-- Data for the task follows --

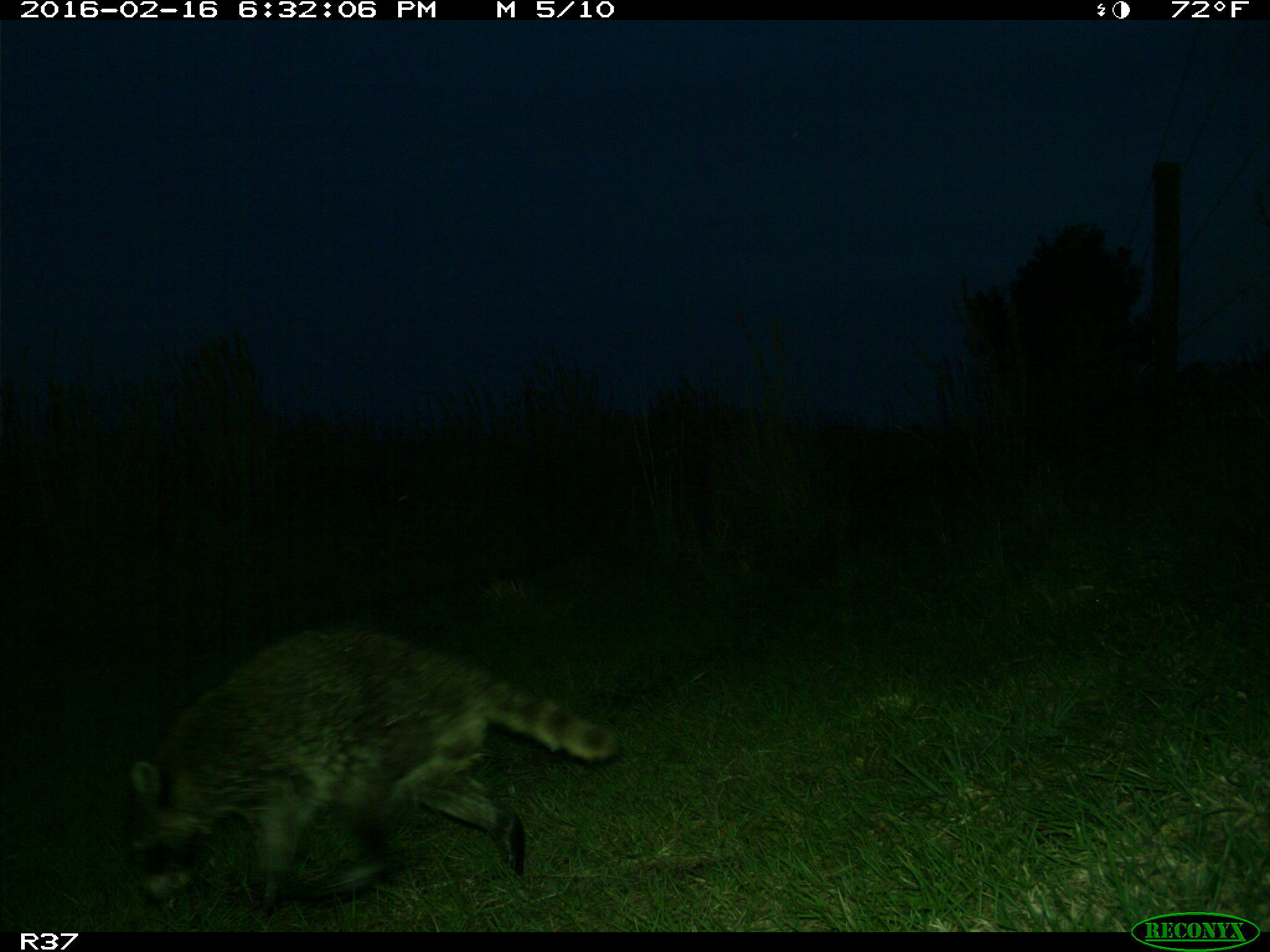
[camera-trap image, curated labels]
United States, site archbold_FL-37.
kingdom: Animalia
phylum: Chordata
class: Mammalia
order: Carnivora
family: Procyonidae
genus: Procyon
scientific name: Procyon lotor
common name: common raccoon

-- Data for the task concluded --

● **Exercise description**:
What is needed is an exact copy of all the records, minus any pictures.

● **Result**:
[camera-trap image, curated labels]
United States, site archbold_FL-37.
kingdom: Animalia
phylum: Chordata
class: Mammalia
order: Carnivora
family: Procyonidae
genus: Procyon
scientific name: Procyon lotor
common name: common raccoon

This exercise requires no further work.